The civilian casualties caught the attention of the world that demanded something be done. Both the UN and NATO forces intervened. A cease-fire was reached in late 1995 and the siege formally ended in 1996. The toll the city took was severe over 13,000 deaths and 50,000 wounded and 10,000 missing and unaccounted for. Over 1,500 of the deaths were young children.

These two pictures are of the Sarajevo children’s memorial which honors the hundreds of children killed in the siege. The city also has a Children’s War museum which is a must see,


Over the last 23  years, the city has been rebuilt. A new generation has come of age. The city painstakingly rebuilt many of the historic buildings that had been destroyed.

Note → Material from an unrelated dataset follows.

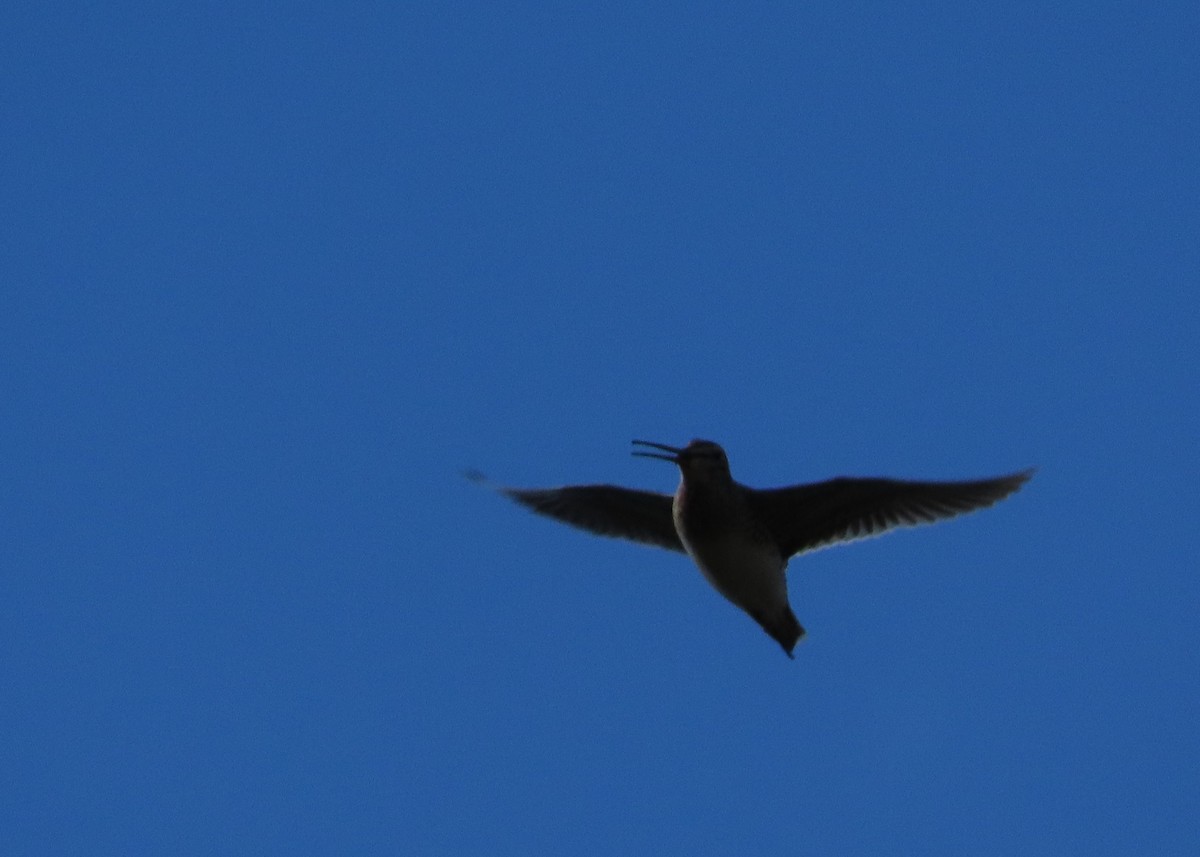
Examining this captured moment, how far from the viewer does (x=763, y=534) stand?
656 inches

The restored Latin Bridge. On this bridge, Austrian Archduke Franz Ferdinand was assassinated in 1914. His killing sparked the first World War. 
The Gazi Husrev Beg Mosque. The city has a large Muslim Minority. A remnant of centuries of occupation by the Ottoman Turks
Large portions of the city are fully restored. 
The Galerija 11/07/95 honors those who were killed in Sarajevo and the massacre at Srebrenica
The names of the many killed in the 1,425-day siege
The faces of those killed in the massacre at Srebrenica.